• **PAGE EXCERPT**:

+--

Cornered this to zswap and not an issue with mm or I/O. Figured out
that 3 hours soak testing on each bisect step is the only reliably way
to do a bisect. Bisected between 4.20 and 5.0 finally cornered the
issue and hence the commits required to fix this.
** Description changed:
+ == SRU Justification ==
+
+ When using zram (as installed and configured with the zram-config package)
+ systems can lockup after about a week of use. This occurs because of
+ a hang in a lock in zram.
+
+ == Test Case ==
+
+ Run stress-ng --brk 0 --stack 0 in a Bionic amd64 server VM with 1GM of
+ memory, 16 CPU threads and zram-config installed. Without the fix the
+ kernel will hang in a spinlock after 1-2 hours of run time. With the fix,
+ the hang does not occur. Testing shows that with the fix, 5 x 16 CPU hours
+ of stress testing with stress-ng works fine without the lockup occurring.
+
+ == The fix ==
+
+ Upstream commit c4d6c4cc7bfd ("zram: correct flag name of ZRAM_ACCESS") as
+ a prerequisite followed by a minor context wiggle backport of the fix with
+ commit 3c9959e02547 ("zram: fix lockdep warning of free block handling").

+--

[Spatial question entries]
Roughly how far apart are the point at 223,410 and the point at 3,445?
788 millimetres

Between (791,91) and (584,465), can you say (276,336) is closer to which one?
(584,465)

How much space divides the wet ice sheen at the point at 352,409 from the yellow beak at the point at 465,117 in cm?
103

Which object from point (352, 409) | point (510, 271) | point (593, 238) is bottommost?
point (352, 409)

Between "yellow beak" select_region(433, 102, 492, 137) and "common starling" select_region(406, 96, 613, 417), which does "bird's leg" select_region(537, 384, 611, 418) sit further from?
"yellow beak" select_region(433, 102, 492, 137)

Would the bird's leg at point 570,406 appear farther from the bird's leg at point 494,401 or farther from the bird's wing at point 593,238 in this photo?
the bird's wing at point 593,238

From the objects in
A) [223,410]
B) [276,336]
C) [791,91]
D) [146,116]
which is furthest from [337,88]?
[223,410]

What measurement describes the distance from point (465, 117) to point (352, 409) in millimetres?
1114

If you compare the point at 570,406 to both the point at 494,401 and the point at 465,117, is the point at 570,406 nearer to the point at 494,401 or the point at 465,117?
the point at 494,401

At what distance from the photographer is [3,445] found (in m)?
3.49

+--

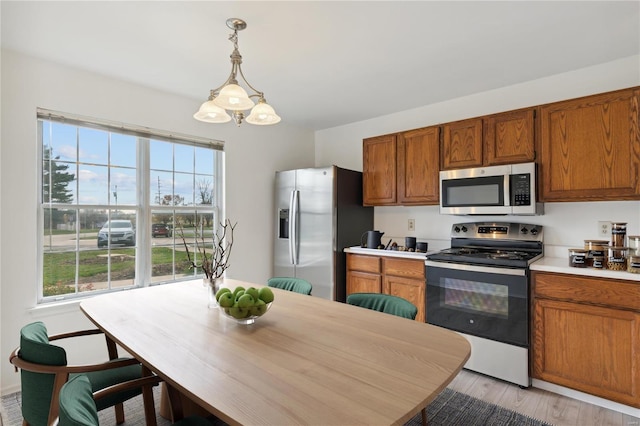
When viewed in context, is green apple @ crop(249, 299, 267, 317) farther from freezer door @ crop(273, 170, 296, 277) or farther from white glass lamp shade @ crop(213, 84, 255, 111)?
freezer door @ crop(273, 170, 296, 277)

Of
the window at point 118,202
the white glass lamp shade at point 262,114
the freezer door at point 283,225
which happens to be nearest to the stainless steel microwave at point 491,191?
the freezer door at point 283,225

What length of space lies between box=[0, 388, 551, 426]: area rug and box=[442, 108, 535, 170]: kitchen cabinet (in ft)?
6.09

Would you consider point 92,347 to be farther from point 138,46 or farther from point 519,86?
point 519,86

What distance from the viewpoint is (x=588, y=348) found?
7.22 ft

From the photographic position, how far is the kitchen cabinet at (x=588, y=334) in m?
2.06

+--

• **REQUIREMENT**: Pick up the zram lockup bug report above where it stops, continuing after its last sentence.

• **SOLVED EXERCISE**:
+
+ == Regression Potential ==
+
+ This touches the zram locking, so the core zram driver is affected. However
+ the fixes are backports from 5.0, so the fixes have had a fair amount of
+ testing in later kernels.
+
+
My main server has been running into hard lockups about once a week ever
since I switched to the 4.15 Ubuntu 18.04 kernel.
When this happens, nothing is printed to the console, it's effectively
stuck showing a login prompt. The system is running with panic=1 on the
cmdline but isn't rebooting so the kernel isn't even processing this as
a kernel panic.
-
- As this felt like a potential hardware issue, I had my hosting provider give
me a completely different system, different motherboard, different CPU,
different RAM and different storage, I installed that system on 18.04 and moved
my data over, a week later, I hit the issue again.
+ As this felt like a potential hardware issue, I had my hosting provider
+ give me a completely different system, different motherboard, different
+ CPU, different RAM and different storage, I installed that system on
+ 18.04 and moved my data over, a week later, I hit the issue again.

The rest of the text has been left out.